Non è tutto oro quello che luccica, recita un famoso proverbio: un detto popolare che potrebbe andare bene, a posteriori, per la vicenda Kevin Durant. Dopo lo sbigottimento generale per il suo passaggio ai Golden State Warriors, col passare dei giorni filtrano maggiori dettagli sugli elementi che hanno portato KD a scegliere di lasciare Oklahoma City.
Secondo quanto riportato da una persona del suo entourage a Howard Beck del Bleacher Report, Durant era frustrato dalla convivenza con Russell Westbrook: un’incompatibilità non tanto umana quanto tecnica, con l’incapacità di decidere chi dovesse prendersi sulle spalle la leadership nei momenti decisivi delle partite. Una frustrazione figlia anche del pensiero diffuso nello spogliatoio che il vero leader riconosciuto fosse Russ e non KD.
Bisogna sempre prendere con le molle questo tipo di rivelazioni ma in genere quando vengono riportate negli Stati Uniti, vuol dire che l’attendibilità è molto alta e un fondo di verità c’è eccome. Di sicuro c’è la volontà di Durant di cambiare aria per provare a vincere: il prodotto di Texas deve essersi reso conto che lo sforzo di quest’anno con questa squadra è stato massimo e forse irripetibile con questo nucleo, quindi meglio migrare verso altri lidi dove le condizioni per competere sono pressoché ottimali a livello cestistico.
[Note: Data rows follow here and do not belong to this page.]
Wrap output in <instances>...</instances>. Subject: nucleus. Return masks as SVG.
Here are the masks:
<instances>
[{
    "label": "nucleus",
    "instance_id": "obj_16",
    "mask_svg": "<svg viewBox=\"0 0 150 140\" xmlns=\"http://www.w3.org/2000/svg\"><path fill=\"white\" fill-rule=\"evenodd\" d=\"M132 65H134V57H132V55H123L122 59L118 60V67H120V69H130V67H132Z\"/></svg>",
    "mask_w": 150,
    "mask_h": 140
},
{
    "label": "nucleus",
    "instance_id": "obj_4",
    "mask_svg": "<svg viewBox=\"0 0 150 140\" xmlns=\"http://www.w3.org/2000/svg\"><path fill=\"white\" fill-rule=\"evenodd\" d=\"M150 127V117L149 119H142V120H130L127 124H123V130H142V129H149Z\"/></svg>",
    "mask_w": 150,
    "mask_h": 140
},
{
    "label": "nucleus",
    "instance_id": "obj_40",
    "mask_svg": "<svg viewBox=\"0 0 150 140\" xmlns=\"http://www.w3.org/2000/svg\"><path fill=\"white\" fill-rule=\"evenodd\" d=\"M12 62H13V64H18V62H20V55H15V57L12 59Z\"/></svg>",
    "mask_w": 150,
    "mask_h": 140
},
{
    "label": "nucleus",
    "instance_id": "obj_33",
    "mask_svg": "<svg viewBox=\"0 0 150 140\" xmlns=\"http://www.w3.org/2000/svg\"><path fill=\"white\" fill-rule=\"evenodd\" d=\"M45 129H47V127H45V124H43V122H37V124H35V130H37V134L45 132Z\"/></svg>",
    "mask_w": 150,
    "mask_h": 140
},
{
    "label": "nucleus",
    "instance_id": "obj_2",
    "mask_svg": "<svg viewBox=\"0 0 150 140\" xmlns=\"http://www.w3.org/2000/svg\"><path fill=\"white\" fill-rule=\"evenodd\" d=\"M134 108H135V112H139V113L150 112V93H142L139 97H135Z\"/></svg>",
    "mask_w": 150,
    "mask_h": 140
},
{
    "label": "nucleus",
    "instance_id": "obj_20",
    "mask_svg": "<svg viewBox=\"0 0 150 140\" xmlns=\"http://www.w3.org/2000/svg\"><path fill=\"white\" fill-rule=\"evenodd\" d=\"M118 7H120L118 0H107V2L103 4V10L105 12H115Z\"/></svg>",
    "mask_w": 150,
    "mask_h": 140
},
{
Saranno stati sì importanti i messaggini di Stephen Curry, la telefonata di Jerry West e l’incontro con Steve Kerr, ma forse le reali motivazioni – sempre ipotesi, queste le può sapere solo e soltanto KD – che hanno spinto Durant ad andarsene vanno ricercate all’interno di quei Thunder che per otto anni sono stati ai suoi piedi.